## DIRECTIONS
Going through the data below, please show each line containing the string "sourceMappingURL".

** EXTRACTED INFORMATION follows **

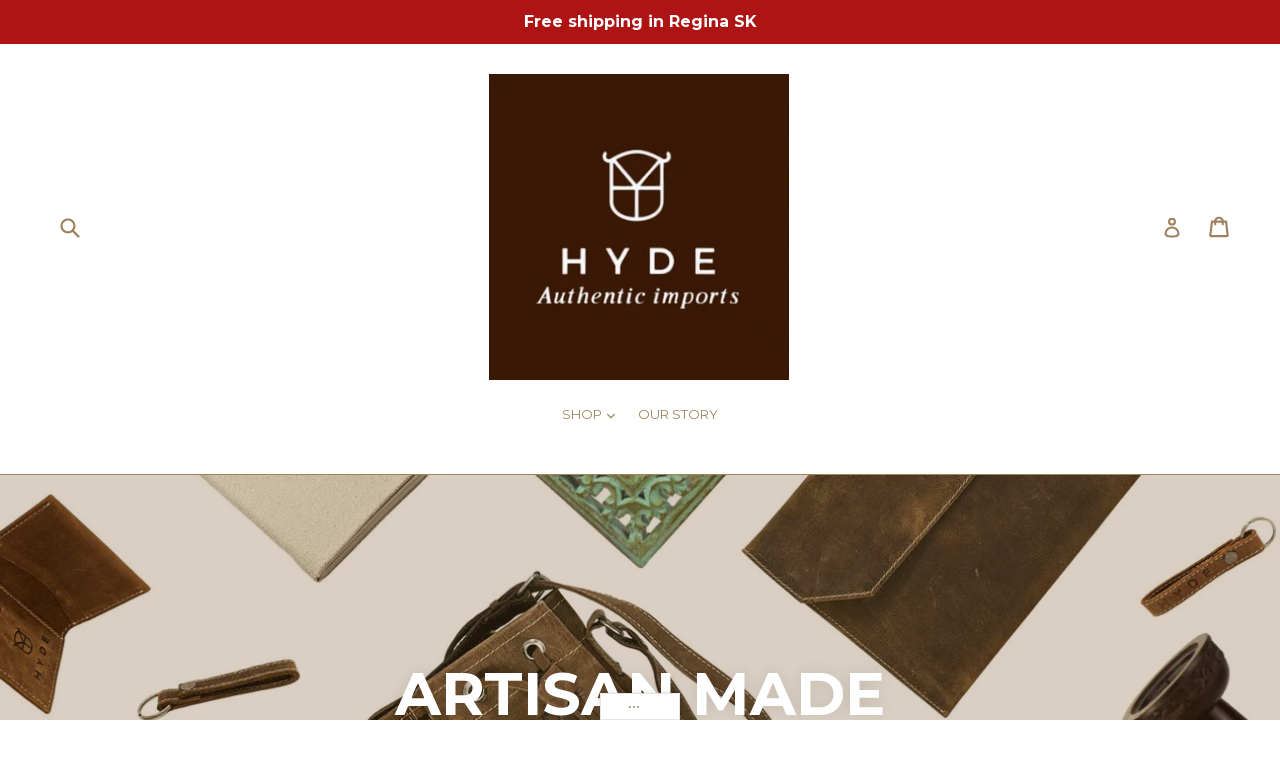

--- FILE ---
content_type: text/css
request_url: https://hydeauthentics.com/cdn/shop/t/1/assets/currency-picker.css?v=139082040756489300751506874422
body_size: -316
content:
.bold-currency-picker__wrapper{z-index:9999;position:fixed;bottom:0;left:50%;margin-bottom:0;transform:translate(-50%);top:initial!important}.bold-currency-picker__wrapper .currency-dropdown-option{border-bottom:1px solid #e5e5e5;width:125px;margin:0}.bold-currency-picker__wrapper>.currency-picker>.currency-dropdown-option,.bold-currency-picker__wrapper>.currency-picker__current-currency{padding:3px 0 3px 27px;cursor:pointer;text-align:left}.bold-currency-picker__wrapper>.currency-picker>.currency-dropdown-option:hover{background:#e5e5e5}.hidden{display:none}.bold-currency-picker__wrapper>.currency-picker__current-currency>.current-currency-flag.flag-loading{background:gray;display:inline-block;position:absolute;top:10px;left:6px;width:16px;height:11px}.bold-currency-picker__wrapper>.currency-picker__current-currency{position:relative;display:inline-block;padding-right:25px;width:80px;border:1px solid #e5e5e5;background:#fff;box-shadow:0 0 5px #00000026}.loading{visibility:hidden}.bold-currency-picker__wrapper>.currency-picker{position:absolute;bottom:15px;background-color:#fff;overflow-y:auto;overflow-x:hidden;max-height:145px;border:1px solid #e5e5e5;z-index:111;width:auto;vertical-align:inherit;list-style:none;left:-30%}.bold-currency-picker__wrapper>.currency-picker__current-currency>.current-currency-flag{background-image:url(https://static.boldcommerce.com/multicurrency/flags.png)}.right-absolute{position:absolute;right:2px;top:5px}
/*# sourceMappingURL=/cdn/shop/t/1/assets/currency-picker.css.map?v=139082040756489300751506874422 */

** End of EXTRACTED INFORMATION **
** EXTRACTED INFORMATION follows **

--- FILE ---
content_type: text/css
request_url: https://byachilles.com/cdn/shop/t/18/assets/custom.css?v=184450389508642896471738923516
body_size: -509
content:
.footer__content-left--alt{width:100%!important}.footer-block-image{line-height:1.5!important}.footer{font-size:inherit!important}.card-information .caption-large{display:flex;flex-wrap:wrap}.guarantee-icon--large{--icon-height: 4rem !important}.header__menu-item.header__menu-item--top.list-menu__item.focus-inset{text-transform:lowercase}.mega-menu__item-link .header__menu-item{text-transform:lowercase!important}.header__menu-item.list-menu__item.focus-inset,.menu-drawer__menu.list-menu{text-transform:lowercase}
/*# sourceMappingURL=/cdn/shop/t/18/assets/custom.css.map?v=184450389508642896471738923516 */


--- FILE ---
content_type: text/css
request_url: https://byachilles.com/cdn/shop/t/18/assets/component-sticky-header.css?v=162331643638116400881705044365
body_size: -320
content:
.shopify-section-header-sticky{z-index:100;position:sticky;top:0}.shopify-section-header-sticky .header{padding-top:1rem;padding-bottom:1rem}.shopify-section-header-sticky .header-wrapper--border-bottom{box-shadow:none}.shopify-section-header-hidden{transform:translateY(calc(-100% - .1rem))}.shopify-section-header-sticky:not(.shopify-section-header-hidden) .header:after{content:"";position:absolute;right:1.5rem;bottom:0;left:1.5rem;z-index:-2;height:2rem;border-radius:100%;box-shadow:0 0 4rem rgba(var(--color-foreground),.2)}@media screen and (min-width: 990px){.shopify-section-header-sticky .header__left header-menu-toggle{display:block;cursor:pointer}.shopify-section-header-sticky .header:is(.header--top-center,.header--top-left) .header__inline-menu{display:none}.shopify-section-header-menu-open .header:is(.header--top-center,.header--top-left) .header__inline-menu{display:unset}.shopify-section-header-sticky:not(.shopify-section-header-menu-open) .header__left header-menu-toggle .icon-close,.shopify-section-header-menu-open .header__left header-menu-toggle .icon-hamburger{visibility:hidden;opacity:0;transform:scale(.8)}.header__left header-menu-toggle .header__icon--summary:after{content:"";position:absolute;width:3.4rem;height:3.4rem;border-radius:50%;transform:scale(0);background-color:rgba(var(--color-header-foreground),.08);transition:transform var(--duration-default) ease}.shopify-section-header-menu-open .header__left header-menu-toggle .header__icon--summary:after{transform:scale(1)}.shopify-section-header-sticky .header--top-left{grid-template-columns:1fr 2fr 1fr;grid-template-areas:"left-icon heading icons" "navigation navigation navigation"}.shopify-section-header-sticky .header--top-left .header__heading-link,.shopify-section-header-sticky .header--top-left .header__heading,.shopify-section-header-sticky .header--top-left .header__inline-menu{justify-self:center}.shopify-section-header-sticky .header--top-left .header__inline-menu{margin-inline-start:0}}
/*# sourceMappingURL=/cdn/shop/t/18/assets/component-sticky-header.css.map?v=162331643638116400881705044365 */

** End of EXTRACTED INFORMATION **
** EXTRACTED INFORMATION follows **

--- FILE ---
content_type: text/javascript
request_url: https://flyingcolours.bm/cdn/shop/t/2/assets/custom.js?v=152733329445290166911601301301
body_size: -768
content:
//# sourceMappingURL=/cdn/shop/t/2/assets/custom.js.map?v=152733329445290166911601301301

** End of EXTRACTED INFORMATION **

## ANSWER SPACE
/*# sourceMappingURL=/cdn/shop/t/1/assets/currency-picker.css.map?v=139082040756489300751506874422 */
/*# sourceMappingURL=/cdn/shop/t/18/assets/custom.css.map?v=184450389508642896471738923516 */
/*# sourceMappingURL=/cdn/shop/t/18/assets/component-sticky-header.css.map?v=162331643638116400881705044365 */
//# sourceMappingURL=/cdn/shop/t/2/assets/custom.js.map?v=152733329445290166911601301301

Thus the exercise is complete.